Anyway, to me it depends on the life in question and from what view one should look upon the life.

Should one take on a subjective humanistic view or an objective capitalistic view on this matter?

Watching it through subjective humanistic eyes, life is priceless and so much more worth than any coins, property or other belongings, as a human will have social connections and leave other people in grief after their death, no matter who the person is.

But if all sink down to a humanistic care-bear state debating this, the debate won't get much further than life is priceless.

So, for the sake of making this more exciting, I am going to state that viewed objectively and capitalisticly, a human is worth no more than the money they posses and was going to earn through the rest of their life, not a single cent more.

Why? Well, an our capitalistic world, we reward people depending on the worth of their contribution to the rest of society and grant them power in the form of valuta/cash that they can then choose to administrate however they want.
Cash is power in our society. The rich bastard gets a bigger house, bigger car, more influence on politics through lobby workers then the average joe.

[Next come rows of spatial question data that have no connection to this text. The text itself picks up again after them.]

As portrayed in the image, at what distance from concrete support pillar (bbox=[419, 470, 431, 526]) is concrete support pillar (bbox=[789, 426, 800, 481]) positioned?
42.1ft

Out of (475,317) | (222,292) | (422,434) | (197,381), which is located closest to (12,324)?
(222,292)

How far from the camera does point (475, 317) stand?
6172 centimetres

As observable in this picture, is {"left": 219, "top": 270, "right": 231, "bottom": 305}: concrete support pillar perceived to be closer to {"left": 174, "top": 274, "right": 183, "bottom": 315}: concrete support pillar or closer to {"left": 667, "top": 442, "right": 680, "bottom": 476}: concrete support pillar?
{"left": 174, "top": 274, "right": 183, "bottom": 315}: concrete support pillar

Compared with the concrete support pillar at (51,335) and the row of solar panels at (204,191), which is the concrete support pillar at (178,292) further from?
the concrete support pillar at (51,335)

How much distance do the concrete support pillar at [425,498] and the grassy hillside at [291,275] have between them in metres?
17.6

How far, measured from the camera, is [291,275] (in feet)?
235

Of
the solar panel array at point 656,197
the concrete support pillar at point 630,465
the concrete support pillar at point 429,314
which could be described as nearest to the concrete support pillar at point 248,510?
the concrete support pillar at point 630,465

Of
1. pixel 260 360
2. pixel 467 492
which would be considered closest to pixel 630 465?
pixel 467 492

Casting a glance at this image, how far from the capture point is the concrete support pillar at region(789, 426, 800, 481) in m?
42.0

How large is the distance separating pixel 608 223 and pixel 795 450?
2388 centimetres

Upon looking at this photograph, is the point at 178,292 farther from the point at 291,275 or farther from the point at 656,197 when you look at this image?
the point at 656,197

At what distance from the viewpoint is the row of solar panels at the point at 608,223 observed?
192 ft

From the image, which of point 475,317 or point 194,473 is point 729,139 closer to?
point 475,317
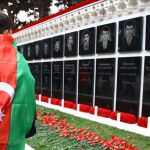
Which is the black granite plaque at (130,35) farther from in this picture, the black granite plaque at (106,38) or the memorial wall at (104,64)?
the black granite plaque at (106,38)

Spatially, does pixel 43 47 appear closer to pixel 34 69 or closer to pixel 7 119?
pixel 34 69

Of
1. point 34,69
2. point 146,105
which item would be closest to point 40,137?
point 146,105

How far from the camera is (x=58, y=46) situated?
44.2ft

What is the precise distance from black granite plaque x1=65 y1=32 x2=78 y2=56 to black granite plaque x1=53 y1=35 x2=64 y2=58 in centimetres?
53

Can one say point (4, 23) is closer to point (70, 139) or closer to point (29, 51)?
point (70, 139)

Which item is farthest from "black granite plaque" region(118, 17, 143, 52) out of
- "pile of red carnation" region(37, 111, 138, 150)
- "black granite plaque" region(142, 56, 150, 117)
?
"pile of red carnation" region(37, 111, 138, 150)

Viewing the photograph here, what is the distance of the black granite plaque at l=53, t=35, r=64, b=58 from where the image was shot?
13.2 meters

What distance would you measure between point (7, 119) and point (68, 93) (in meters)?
10.8

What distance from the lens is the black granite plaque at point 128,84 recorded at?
8523mm

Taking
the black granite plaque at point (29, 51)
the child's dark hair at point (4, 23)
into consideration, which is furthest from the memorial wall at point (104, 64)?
the child's dark hair at point (4, 23)

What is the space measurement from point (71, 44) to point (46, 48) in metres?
2.85

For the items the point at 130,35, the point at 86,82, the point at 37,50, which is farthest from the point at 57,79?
the point at 130,35

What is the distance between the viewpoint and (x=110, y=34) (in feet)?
31.7

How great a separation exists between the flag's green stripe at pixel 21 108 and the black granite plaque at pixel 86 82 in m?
8.82
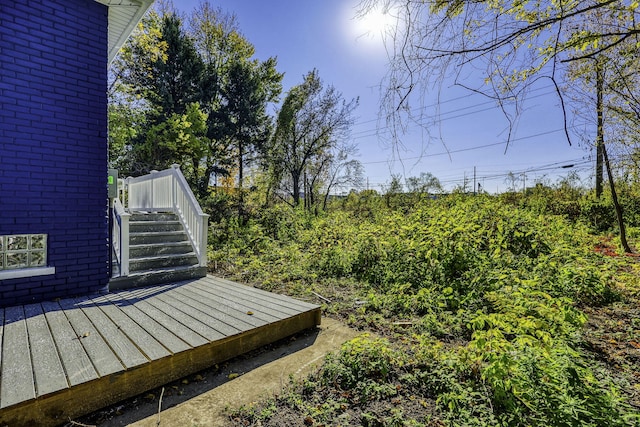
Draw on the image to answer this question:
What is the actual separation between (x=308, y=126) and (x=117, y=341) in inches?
510

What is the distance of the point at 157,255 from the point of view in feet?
15.9

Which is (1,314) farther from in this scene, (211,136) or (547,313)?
(211,136)

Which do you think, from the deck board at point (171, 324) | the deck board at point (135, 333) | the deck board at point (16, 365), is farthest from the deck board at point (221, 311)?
the deck board at point (16, 365)

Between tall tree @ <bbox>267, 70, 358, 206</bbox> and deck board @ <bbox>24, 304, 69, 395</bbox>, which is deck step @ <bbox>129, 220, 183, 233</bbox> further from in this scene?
tall tree @ <bbox>267, 70, 358, 206</bbox>

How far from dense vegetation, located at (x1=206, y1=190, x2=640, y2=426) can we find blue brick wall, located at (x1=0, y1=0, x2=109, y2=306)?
2.45 metres

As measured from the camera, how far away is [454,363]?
224 cm

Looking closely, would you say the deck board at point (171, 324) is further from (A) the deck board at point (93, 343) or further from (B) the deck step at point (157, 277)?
(B) the deck step at point (157, 277)

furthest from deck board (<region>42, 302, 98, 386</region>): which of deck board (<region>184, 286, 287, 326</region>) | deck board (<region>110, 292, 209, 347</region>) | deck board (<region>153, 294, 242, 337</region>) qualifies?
deck board (<region>184, 286, 287, 326</region>)

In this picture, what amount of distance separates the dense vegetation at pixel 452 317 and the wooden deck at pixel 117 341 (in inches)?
28.0

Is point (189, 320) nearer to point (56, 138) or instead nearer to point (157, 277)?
point (157, 277)

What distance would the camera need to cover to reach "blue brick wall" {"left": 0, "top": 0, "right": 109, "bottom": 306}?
323 centimetres

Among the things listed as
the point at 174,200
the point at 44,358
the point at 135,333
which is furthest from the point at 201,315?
the point at 174,200

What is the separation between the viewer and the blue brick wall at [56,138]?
3.23m

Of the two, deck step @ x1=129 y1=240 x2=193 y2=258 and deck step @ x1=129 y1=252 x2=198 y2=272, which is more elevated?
deck step @ x1=129 y1=240 x2=193 y2=258
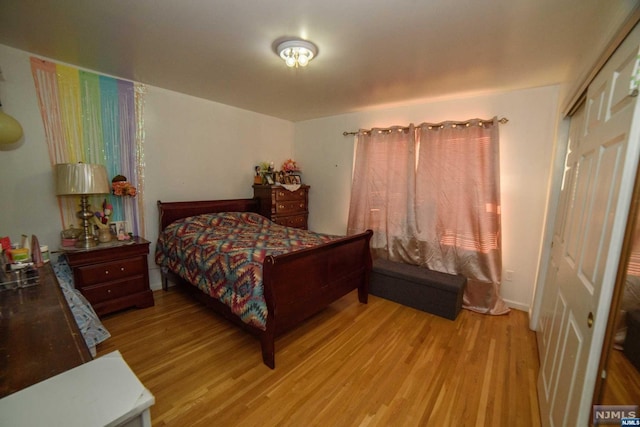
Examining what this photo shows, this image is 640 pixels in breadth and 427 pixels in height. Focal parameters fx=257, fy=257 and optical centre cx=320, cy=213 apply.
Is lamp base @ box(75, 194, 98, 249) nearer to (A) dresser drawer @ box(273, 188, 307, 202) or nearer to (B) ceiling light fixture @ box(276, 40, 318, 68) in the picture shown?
(A) dresser drawer @ box(273, 188, 307, 202)

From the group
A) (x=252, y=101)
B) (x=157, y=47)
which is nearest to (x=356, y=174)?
(x=252, y=101)

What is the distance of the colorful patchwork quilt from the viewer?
1937 mm

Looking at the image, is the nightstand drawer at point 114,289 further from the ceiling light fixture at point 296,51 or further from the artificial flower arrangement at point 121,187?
the ceiling light fixture at point 296,51

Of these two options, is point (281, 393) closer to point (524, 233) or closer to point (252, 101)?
point (524, 233)

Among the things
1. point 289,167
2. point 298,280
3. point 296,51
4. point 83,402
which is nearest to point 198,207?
point 289,167

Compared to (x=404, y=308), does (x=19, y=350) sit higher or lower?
higher

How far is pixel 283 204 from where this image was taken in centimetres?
398

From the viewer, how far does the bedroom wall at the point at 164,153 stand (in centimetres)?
220

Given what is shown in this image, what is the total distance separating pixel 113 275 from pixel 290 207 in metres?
2.34

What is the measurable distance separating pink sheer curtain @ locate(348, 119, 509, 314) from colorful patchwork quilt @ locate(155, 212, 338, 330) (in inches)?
43.8

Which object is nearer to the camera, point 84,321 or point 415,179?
point 84,321

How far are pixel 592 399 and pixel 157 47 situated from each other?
324 centimetres

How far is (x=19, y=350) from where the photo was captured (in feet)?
2.90

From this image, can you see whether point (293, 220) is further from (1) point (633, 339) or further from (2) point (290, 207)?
(1) point (633, 339)
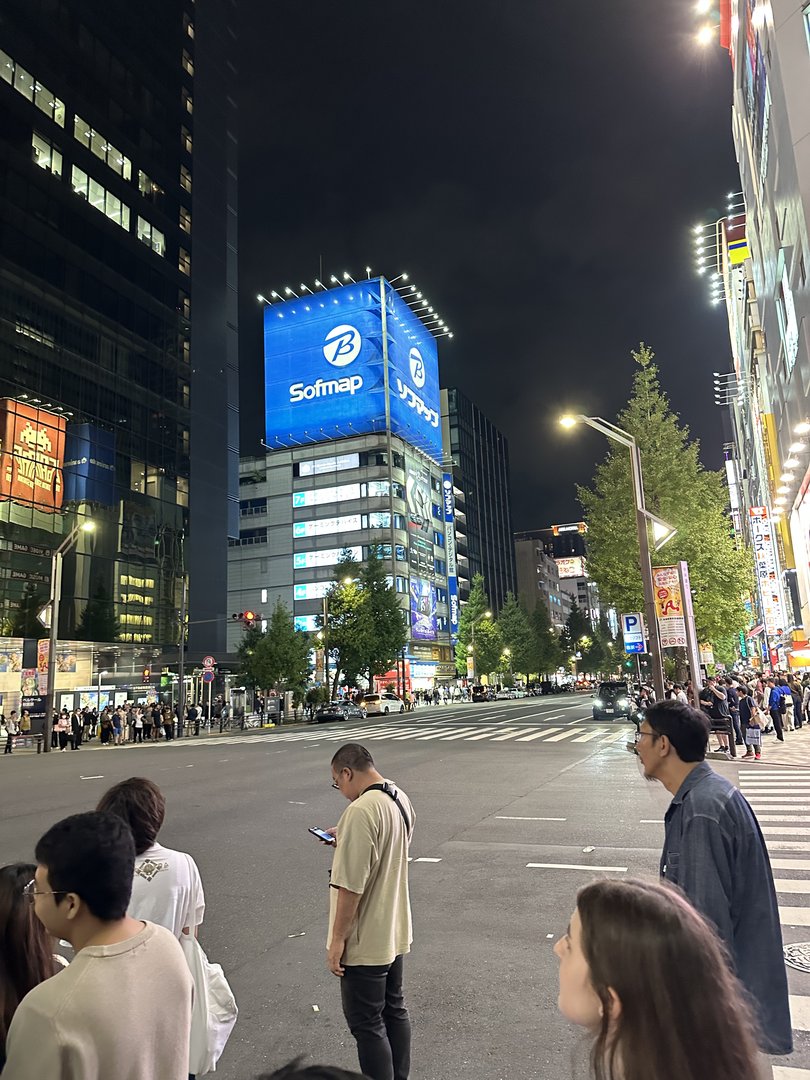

That is also why our legal system frown hard upon people commiting economical fraud, as they have promoted themself to posses more power than what they are truely worth, artifically taking a position in the heiracy(sp?) of our society located higher and pushed others down the heiracy.

So various positions are rewarded depending on how much worth it has to society. Companies gain money by people spending their power in exchange of feel good services or required goods for survival. In most civilized countries, we got a firm belief now that everybody, no matter what actual worth they got to society and how much they contribute, they should be allowed at least the power(cash) to essential survival.

On a big picture, with money resembling the power and worth people got to society, logically a persons life is only worth the money and possessions he has and what he would have earned before dying.

This is, however, with 1 big exception.

Because every society, also a capitalistic society, needs new residents, so a person is actually worth what he own, what he will earn until he dies, and what any reproductions (and their reproductions, and so on and so forth) would be worth.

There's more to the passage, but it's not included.